== TEXTE FOURNI ==
··········

Du 28 au 31 octobre, la CFTC a tenu à Strasbourg son 50ème congrès confédéral. La « guerre des chefs » est désormais réglée. Mais les débats de fond sur le positionnement à venir n'ont pratiquement pas été menés. Par delà les élections prud'homales du 3 décembre prochain, c'est le dossier de la représentativité qui inquiète dirigeants et militants.
Le 49ème congrès de la CFTC, en 2005, s’était déroulé dans un grand calme. Le rapport d’activité avait été voté à 97,6 % des voix et Jacques Voisin réélu président avec 89,7 % des mandats.
Jacques Voisin, président de la CFTC
Cette année, à Strasbourg, le 50ème congrès n’a pas eu la même bonhomie. Le rapport d’activité n’a été voté que par 64,9 % des voix tandis que Jacques Voisin amorce un troisième et dernier mandat de président avec 60,6 % des voix (le mieux élu de la liste ne recueillant que 66,6 %). Même en 1999, congrès qui fut le théâtre d’affrontements et d’une rivalité entre deux prétendants au poste de président, le mieux élu du conseil confédéral avait recueilli 77,4 % des voix et Alain Deleu, était réélu président avec 72,6 % des voix.
Pour sa part, le nouveau secrétaire général, Philippe Louis, a été élu 22ème sur 22 postes à pourvoir, avec 52,1 % des voix, même s’il devance Joseph Crespo qui, avec 44,6 % des voix, manque son entrée au Conseil confédéral.
- La bataille pour la présidence -
C’est dire si, cette année, l’empoignade fut rude. Elle opposait Jacques Voisin et son bouillant challenger, Joseph Crespo, président de la fédération de la métallurgie.

··········

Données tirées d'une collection
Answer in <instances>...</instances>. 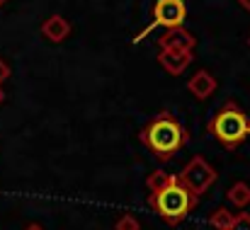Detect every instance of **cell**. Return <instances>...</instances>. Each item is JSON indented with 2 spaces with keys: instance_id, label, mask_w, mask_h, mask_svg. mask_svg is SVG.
<instances>
[{
  "instance_id": "1",
  "label": "cell",
  "mask_w": 250,
  "mask_h": 230,
  "mask_svg": "<svg viewBox=\"0 0 250 230\" xmlns=\"http://www.w3.org/2000/svg\"><path fill=\"white\" fill-rule=\"evenodd\" d=\"M141 141L161 162H166L189 141V134L170 112H161L146 124V129L141 131Z\"/></svg>"
},
{
  "instance_id": "2",
  "label": "cell",
  "mask_w": 250,
  "mask_h": 230,
  "mask_svg": "<svg viewBox=\"0 0 250 230\" xmlns=\"http://www.w3.org/2000/svg\"><path fill=\"white\" fill-rule=\"evenodd\" d=\"M209 131L211 136L229 151L238 148L246 138L250 136V116L236 104V102H226L209 121Z\"/></svg>"
},
{
  "instance_id": "3",
  "label": "cell",
  "mask_w": 250,
  "mask_h": 230,
  "mask_svg": "<svg viewBox=\"0 0 250 230\" xmlns=\"http://www.w3.org/2000/svg\"><path fill=\"white\" fill-rule=\"evenodd\" d=\"M194 204H197V196L189 194L177 179L163 187L161 192L151 194V206L167 226H177L180 221H185L187 213L194 209Z\"/></svg>"
},
{
  "instance_id": "4",
  "label": "cell",
  "mask_w": 250,
  "mask_h": 230,
  "mask_svg": "<svg viewBox=\"0 0 250 230\" xmlns=\"http://www.w3.org/2000/svg\"><path fill=\"white\" fill-rule=\"evenodd\" d=\"M216 170L204 160V157H192L187 165H185V170L177 174V182L189 192V194H194L197 199L202 196V194H207L209 192V187L216 182Z\"/></svg>"
},
{
  "instance_id": "5",
  "label": "cell",
  "mask_w": 250,
  "mask_h": 230,
  "mask_svg": "<svg viewBox=\"0 0 250 230\" xmlns=\"http://www.w3.org/2000/svg\"><path fill=\"white\" fill-rule=\"evenodd\" d=\"M185 17H187V5L182 0H156V5H153V22L141 34H136L134 41H141L156 27H166V29L182 27L185 24Z\"/></svg>"
},
{
  "instance_id": "6",
  "label": "cell",
  "mask_w": 250,
  "mask_h": 230,
  "mask_svg": "<svg viewBox=\"0 0 250 230\" xmlns=\"http://www.w3.org/2000/svg\"><path fill=\"white\" fill-rule=\"evenodd\" d=\"M192 58H194L192 51H182V49H161V54H158V63L170 76H180L192 63Z\"/></svg>"
},
{
  "instance_id": "7",
  "label": "cell",
  "mask_w": 250,
  "mask_h": 230,
  "mask_svg": "<svg viewBox=\"0 0 250 230\" xmlns=\"http://www.w3.org/2000/svg\"><path fill=\"white\" fill-rule=\"evenodd\" d=\"M161 49H182V51H192L194 49V37L182 29V27H175V29H167L166 34L158 39Z\"/></svg>"
},
{
  "instance_id": "8",
  "label": "cell",
  "mask_w": 250,
  "mask_h": 230,
  "mask_svg": "<svg viewBox=\"0 0 250 230\" xmlns=\"http://www.w3.org/2000/svg\"><path fill=\"white\" fill-rule=\"evenodd\" d=\"M42 34H44L49 41L61 44V41L71 34V24H68L66 17H61V15H51V17L44 19V24H42Z\"/></svg>"
},
{
  "instance_id": "9",
  "label": "cell",
  "mask_w": 250,
  "mask_h": 230,
  "mask_svg": "<svg viewBox=\"0 0 250 230\" xmlns=\"http://www.w3.org/2000/svg\"><path fill=\"white\" fill-rule=\"evenodd\" d=\"M187 90L197 97V99H207V97H211L214 95V90H216V77L211 76L209 71H197L192 80L187 82Z\"/></svg>"
},
{
  "instance_id": "10",
  "label": "cell",
  "mask_w": 250,
  "mask_h": 230,
  "mask_svg": "<svg viewBox=\"0 0 250 230\" xmlns=\"http://www.w3.org/2000/svg\"><path fill=\"white\" fill-rule=\"evenodd\" d=\"M226 199H229V204H233L236 209H246L250 204V187L246 182H236V184L226 192Z\"/></svg>"
},
{
  "instance_id": "11",
  "label": "cell",
  "mask_w": 250,
  "mask_h": 230,
  "mask_svg": "<svg viewBox=\"0 0 250 230\" xmlns=\"http://www.w3.org/2000/svg\"><path fill=\"white\" fill-rule=\"evenodd\" d=\"M233 213L229 211V209H224V206H219L211 216H209V226L211 228H216V230H229L231 228V223H233Z\"/></svg>"
},
{
  "instance_id": "12",
  "label": "cell",
  "mask_w": 250,
  "mask_h": 230,
  "mask_svg": "<svg viewBox=\"0 0 250 230\" xmlns=\"http://www.w3.org/2000/svg\"><path fill=\"white\" fill-rule=\"evenodd\" d=\"M177 177L175 174H167L166 170H156V172H151V177H148V189H151V194H156V192H161L163 187H167V184H172Z\"/></svg>"
},
{
  "instance_id": "13",
  "label": "cell",
  "mask_w": 250,
  "mask_h": 230,
  "mask_svg": "<svg viewBox=\"0 0 250 230\" xmlns=\"http://www.w3.org/2000/svg\"><path fill=\"white\" fill-rule=\"evenodd\" d=\"M114 230H141V223H139L131 213H124V216H119V218H117Z\"/></svg>"
},
{
  "instance_id": "14",
  "label": "cell",
  "mask_w": 250,
  "mask_h": 230,
  "mask_svg": "<svg viewBox=\"0 0 250 230\" xmlns=\"http://www.w3.org/2000/svg\"><path fill=\"white\" fill-rule=\"evenodd\" d=\"M229 230H250V213H238Z\"/></svg>"
},
{
  "instance_id": "15",
  "label": "cell",
  "mask_w": 250,
  "mask_h": 230,
  "mask_svg": "<svg viewBox=\"0 0 250 230\" xmlns=\"http://www.w3.org/2000/svg\"><path fill=\"white\" fill-rule=\"evenodd\" d=\"M7 77H10V66H7V63L0 58V85H2Z\"/></svg>"
},
{
  "instance_id": "16",
  "label": "cell",
  "mask_w": 250,
  "mask_h": 230,
  "mask_svg": "<svg viewBox=\"0 0 250 230\" xmlns=\"http://www.w3.org/2000/svg\"><path fill=\"white\" fill-rule=\"evenodd\" d=\"M238 5H241L243 10H248V12H250V0H238Z\"/></svg>"
},
{
  "instance_id": "17",
  "label": "cell",
  "mask_w": 250,
  "mask_h": 230,
  "mask_svg": "<svg viewBox=\"0 0 250 230\" xmlns=\"http://www.w3.org/2000/svg\"><path fill=\"white\" fill-rule=\"evenodd\" d=\"M24 230H44V228H42V226H37V223H34V226H27V228H24Z\"/></svg>"
},
{
  "instance_id": "18",
  "label": "cell",
  "mask_w": 250,
  "mask_h": 230,
  "mask_svg": "<svg viewBox=\"0 0 250 230\" xmlns=\"http://www.w3.org/2000/svg\"><path fill=\"white\" fill-rule=\"evenodd\" d=\"M2 99H5V92H2V87H0V102H2Z\"/></svg>"
},
{
  "instance_id": "19",
  "label": "cell",
  "mask_w": 250,
  "mask_h": 230,
  "mask_svg": "<svg viewBox=\"0 0 250 230\" xmlns=\"http://www.w3.org/2000/svg\"><path fill=\"white\" fill-rule=\"evenodd\" d=\"M5 2H7V0H0V7H2V5H5Z\"/></svg>"
},
{
  "instance_id": "20",
  "label": "cell",
  "mask_w": 250,
  "mask_h": 230,
  "mask_svg": "<svg viewBox=\"0 0 250 230\" xmlns=\"http://www.w3.org/2000/svg\"><path fill=\"white\" fill-rule=\"evenodd\" d=\"M248 46H250V39H248Z\"/></svg>"
}]
</instances>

··········

== VOTRE OBJECTIF ==
Rédigez la suite du texte sur le 50e congrès de la CFTC, en reprenant après sa dernière phrase. Ces données ne sont d'aucune utilité ici.

== RÉPONSE À LA CONSIGNE ==
Mettant en avant la réorganisation de la CFTC et la dynamisation des fédérations et des unions régionales autour de critères de développement, Jacques Voisin installait son renouvellement de mandat dans le discours de la continuité et des résultats obtenus. Avec plus de 2 points par rapport au scrutin de 1997, le score de la CFTC aux élections prud’homales de 2002 montrait une progression intéressante, à 9,7 % des suffrages exprimés. Cette progression s’observe aussi aux élections des comités d’entreprise : 2,3 % en 1966-1967 (au lendemain de la scission avec la CFDT), 4,3 % en 1986-1987, 4,8 % en 1996-1997, 5,7 % en 2000-2001, 6,8 % en 2005-2006. Quoique lente, la progression est réelle, alors que les autres confédérations font du sur place.
Pour Joseph Crespo, cette assurance tranquille ne suffit pas à répondre aux enjeux à venir. Redoutant avec Jacques Voisin « une mort lente et assurée » pour la CFTC, le challenger revendiquait une rupture qu’il entendait incarner.
Une bataille pour la présidence suivit, qui vit s’exprimer de nombreux et violents affrontements entre les deux camps, jusqu’à l’accusation - réciproque - d’avoir reçu (l’un pour la confédération, l’autre pour la fédération de la métallurgie) des chèques venant de l’UIMM. Dans le débat actuel sur l’argent de l’UIMM, la confrontation fit quelque peu désordre.
La maîtrise des mandats au congrès fit l’objet d’une discrète mais sévère empoignade. Alors qu’en 2005, 4269 mandats étaient recensés, seulement 3238 ont été validés en 2008, en dépit d’une légère progression des effectifs.
Cette bataille pour le pouvoir aura brisé des amitiés et ralenti l’ardeur collective à la préparation des élections prud’homales du 3 décembre prochain.
Elle aura surtout empêché que s’exprime clairement le débat véritable que doit gérer la CFTC, concernant son avenir : celui de son positionnement.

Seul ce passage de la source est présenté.